### TEXT PASSAGE
* * * * * * * * *

I was born in 1973. So my childhood had a mixture of the perfect 80’s hair and mixed tapes of Duran Duran and Madonna to New Kids on the Block and MC Hammer to the transition into the 90’s with my short hair and Boys II Men and Color Me Bad, to Mariah Carey and N*Sync CDs. One of the hit shows on television at the time was ABC ‘s Roseanne. It was one of the shows that I watched as a freshman in high school. I remember it well. Starting tonight, Roseanne is back on ABC with the original cast and all new episodes. At the end of last year, I was fortunate enough to join some fellow bloggers and be one of the first press groups to visit the set and take photos, ask questions and enjoy our time hanging out in the Connors family home with the kids, now adults. It was one of those experiences I will always remember, but probably will still feel like a dream, for guys, I was on the set of Roseanne!
Roseanne Set Photos and Exclusive Cast Interview
So we sat down for an interview with Sara Gilbert, Michael Fishman, and Lecy Goranson before we explored the set. After you check out all my fun photos make sure to read the whole candid interview below.
SARA GILBERT, MICHAEL FISHMAN, LECY GORANSON
So this is all sorts of nostalgic awesomeness. Can you tell us where you are in shooting, where does the story pick up from where it left off?

* * * * * * * * *

### DATASET RECORDS
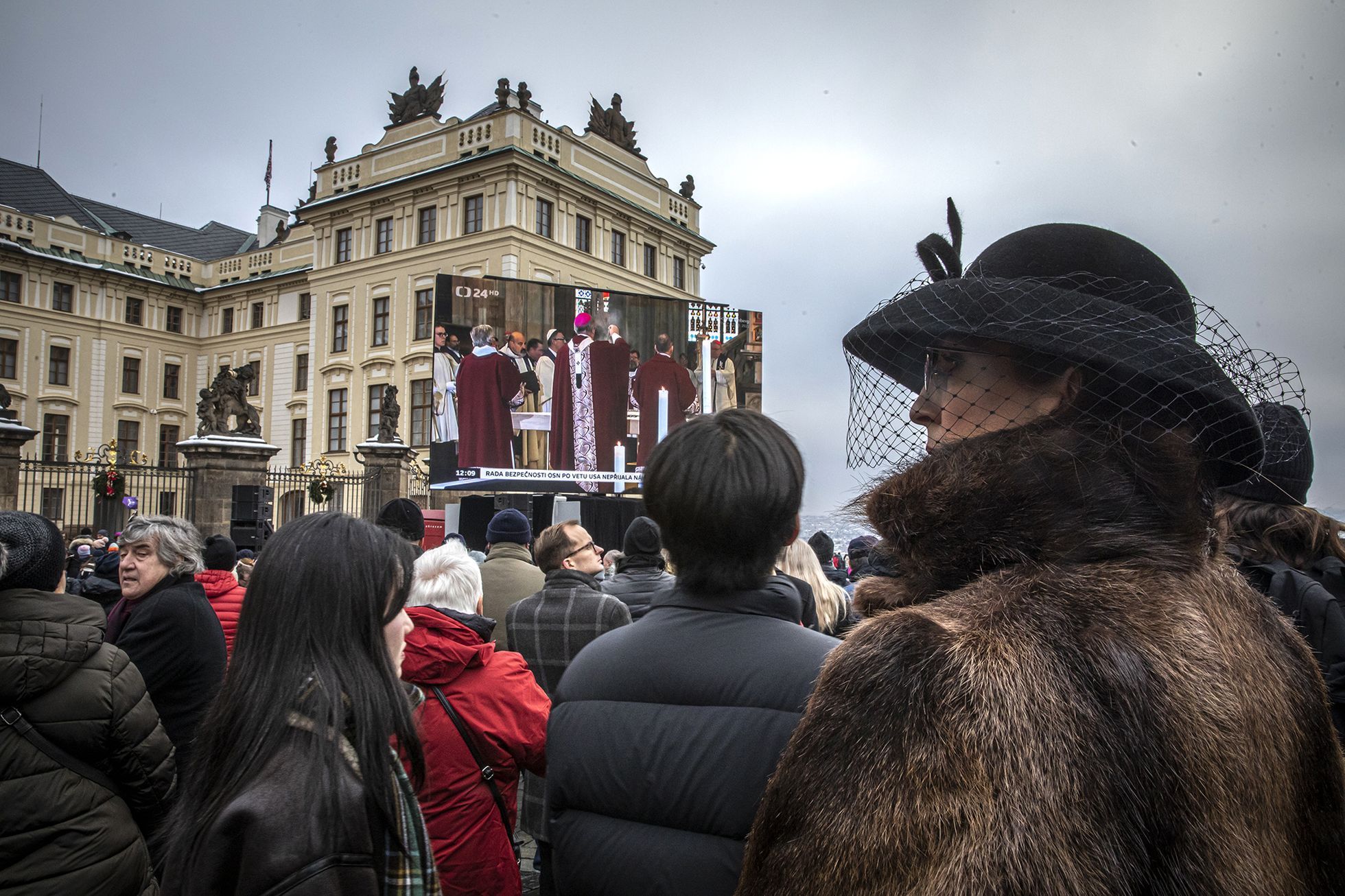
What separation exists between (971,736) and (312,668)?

* * * * * * * * *

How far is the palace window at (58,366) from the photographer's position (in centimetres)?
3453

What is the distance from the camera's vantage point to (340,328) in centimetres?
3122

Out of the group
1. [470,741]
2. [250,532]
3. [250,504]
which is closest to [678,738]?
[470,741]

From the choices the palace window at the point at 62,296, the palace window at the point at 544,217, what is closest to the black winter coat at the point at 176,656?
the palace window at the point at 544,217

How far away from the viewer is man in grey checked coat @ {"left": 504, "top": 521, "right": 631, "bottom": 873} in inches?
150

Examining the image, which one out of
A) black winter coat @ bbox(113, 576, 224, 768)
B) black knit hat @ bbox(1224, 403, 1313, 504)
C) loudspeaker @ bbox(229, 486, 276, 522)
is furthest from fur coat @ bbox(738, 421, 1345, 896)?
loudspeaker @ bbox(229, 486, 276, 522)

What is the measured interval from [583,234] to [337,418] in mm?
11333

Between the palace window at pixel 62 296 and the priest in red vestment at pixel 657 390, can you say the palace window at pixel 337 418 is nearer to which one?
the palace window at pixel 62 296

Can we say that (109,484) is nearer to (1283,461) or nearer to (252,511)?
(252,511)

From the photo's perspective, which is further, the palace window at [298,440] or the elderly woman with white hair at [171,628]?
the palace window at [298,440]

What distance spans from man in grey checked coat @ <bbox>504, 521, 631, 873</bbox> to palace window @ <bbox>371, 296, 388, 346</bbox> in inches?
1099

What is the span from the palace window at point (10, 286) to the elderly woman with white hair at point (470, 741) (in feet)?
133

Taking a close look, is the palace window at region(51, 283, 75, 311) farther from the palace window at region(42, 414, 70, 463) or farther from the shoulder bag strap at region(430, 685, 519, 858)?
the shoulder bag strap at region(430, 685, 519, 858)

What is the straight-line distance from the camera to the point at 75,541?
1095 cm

* * * * * * * * *

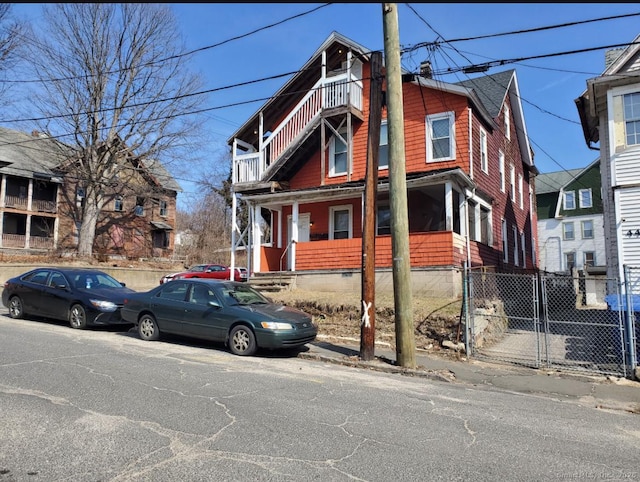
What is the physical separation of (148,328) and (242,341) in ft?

* * * * * * * * *

### YOUR TASKS
• a. Which three cast members does the Roseanne set post say were interviewed before the set was explored?
• b. Echo the stretch of the Roseanne set post from "SARA GILBERT, MICHAEL FISHMAN, LECY" through "it left off?".
• c. Say whether each statement agrees with the Roseanne set post, answering yes or no and quoting the deciding words: (i) The writer was born in 1973. (ii) The writer watched Roseanne as a senior in high school. (iii) The returning Roseanne airs on NBC.
The entries have no connection to the Roseanne set post.

### EXPECTED RESULTS
• a. Sara Gilbert, Michael Fishman, and Lecy Goranson.

• b.
SARA GILBERT, MICHAEL FISHMAN, LECY GORANSON
So this is all sorts of nostalgic awesomeness. Can you tell us where you are in shooting, where does the story pick up from where it left off?

• c.
(i) Yes: "I was born in 1973."
(ii) No: "It was one of the shows that I watched as a freshman in high school."
(iii) No: "Roseanne is back on ABC with the original cast and all new episodes."